▶ [Text excerpt]
----

Step 130 of FIG. 1 entails the design and creation of the real estate derivatives to be sold in each OTC issuance of the instruments. There are numerous considerations to be taken into account when designing an issuance of OTC securities, including the total number and notional value of the derivatives, the characteristics and structure of the derivatives, the underlying index and its characteristics, the payout terms, and of course, the pricing. This complex process would typically be done by an established, top-tier investment bank.
In an OTC marketplace, the issued derivatives would typically consist of structured notes and swaps. For example, as part of an issuance of these real estate derivatives, an investment bank may decide to issue $100 million of structured notes with varying maturities on Class A office space in varying geographic locations. The investment bank would consider customer demand in determining a range for the total size of the issuance (in terms of national value), and the issuance would be divided into various real estate asset types and geographic regions. The real estate derivative product may be based on a desirable subset of real estate that investors want to invest in or hedge against. For example, “Class A office space in Northeastern U.S.”, “multiple family apartment in Southeastern U.S.”, retail malls in Southeastern U.S., hotel properties in New York or Las Vegas, industrial factories in the upper Midwestern U.S. The reader should appreciate that a potentially infinite number of possibilities exist for types of commercial or residential real estate to be covered by the derivative instruments of this invention. Anywhere that there exists a willing buyer and seller for investment in and hedging of risk for a particular type and location of real estate, a derivative instrument under this invention may be in demand.
The investment bank would also identify an expiration date for the various derivatives in the issuance. Numerous expirations are possible, but one to ten-year expiration would be common. Nevertheless, shorter or longer time periods are certainly possible. For instance, the developer of a building under construction may wish to purchase a derivative instrument with a six-month to one-year expiry to hedge against the risk of office building values decreasing in the market place while the building is under construction. If rental rates were to dramatically decline during the period, this would decrease the value of the index while increasing the value of the developer's short derivatives. Thus, upon expiration, the derivative would compensate the developer to help make up for the lower rental rates. Expiration dates beyond ten years, on the other hand, may be desirable for owners of buildings or tracts of land who are looking to match any payout under the derivative instrument to their anticipated sale date for their property.
Upon expiration, the structured notes would be cash-settled based on the performance of the underlying index. There are several different formats in which a payout under a commercial real estate derivative of the present invention might occur. First, the payout might take place at the time of expiration of the security to reflect the property value change as determined by the index. This approach would simply mimic the change in value of the index's underlying real estate during the elapsed time period.

----

▶ [Data shown]
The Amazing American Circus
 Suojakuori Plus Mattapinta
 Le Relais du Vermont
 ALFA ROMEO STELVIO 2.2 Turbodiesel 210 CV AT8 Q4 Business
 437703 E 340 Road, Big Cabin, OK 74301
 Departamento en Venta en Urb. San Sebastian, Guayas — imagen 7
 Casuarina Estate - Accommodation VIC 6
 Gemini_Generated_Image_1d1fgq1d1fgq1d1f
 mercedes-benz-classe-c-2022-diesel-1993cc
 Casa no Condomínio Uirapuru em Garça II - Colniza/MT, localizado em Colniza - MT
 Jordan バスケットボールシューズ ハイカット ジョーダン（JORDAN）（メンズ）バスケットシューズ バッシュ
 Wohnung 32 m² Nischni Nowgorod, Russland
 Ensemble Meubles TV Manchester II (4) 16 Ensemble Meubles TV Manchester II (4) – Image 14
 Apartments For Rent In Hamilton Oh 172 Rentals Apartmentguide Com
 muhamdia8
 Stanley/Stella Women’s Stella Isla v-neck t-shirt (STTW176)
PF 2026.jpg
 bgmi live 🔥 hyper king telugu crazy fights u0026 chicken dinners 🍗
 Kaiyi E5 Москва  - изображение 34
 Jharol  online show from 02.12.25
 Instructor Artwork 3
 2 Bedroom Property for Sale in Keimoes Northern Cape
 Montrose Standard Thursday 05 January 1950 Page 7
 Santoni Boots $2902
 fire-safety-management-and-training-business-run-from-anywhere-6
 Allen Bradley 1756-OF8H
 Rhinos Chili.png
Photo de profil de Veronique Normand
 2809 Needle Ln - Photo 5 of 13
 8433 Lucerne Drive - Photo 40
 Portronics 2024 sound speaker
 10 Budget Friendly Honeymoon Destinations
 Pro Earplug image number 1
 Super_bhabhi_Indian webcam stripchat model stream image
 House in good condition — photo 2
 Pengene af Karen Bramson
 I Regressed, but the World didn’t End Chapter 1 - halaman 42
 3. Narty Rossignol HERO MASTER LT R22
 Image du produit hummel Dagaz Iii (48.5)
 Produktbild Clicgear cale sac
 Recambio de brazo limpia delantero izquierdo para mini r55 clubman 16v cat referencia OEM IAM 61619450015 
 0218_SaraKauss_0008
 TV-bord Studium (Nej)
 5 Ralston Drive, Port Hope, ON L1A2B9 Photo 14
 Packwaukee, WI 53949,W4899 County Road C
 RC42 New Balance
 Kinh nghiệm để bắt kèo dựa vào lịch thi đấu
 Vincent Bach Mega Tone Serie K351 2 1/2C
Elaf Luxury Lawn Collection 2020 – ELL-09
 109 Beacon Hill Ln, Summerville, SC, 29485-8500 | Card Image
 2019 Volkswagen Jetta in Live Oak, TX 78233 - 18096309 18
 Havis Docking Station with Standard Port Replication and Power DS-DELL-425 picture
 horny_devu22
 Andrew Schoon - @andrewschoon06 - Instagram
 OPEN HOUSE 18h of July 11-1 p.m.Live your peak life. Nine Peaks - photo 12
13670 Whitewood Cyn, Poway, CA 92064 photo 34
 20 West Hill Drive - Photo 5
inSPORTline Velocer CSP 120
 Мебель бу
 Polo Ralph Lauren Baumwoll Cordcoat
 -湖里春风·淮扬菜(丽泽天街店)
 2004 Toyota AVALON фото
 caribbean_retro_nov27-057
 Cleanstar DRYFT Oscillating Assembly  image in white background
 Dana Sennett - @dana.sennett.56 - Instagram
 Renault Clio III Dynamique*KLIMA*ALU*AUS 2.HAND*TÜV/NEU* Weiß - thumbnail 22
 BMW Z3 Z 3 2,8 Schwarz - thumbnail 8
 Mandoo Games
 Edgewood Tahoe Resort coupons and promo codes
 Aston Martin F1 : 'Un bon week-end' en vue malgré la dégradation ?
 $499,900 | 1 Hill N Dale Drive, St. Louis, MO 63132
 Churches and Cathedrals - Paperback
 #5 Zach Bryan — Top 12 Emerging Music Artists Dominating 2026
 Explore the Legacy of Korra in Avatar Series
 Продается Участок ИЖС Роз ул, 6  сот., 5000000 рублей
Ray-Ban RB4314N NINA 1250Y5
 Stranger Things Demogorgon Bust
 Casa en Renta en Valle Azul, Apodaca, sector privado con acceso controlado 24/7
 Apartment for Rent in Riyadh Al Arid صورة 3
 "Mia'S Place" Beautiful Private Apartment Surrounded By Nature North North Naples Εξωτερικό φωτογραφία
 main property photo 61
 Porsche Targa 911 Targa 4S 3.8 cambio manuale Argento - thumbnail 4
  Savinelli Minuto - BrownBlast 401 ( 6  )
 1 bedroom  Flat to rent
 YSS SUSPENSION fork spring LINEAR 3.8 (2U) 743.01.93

----

▶ [What you are asked to do]
Return the part of the real estate derivatives text from "Upon expiration, the structured" up to and including "elapsed time period.". The entries come from a source separate from the real estate derivatives text.

▶ [Solved problem]
Upon expiration, the structured notes would be cash-settled based on the performance of the underlying index. There are several different formats in which a payout under a commercial real estate derivative of the present invention might occur. First, the payout might take place at the time of expiration of the security to reflect the property value change as determined by the index. This approach would simply mimic the change in value of the index's underlying real estate during the elapsed time period.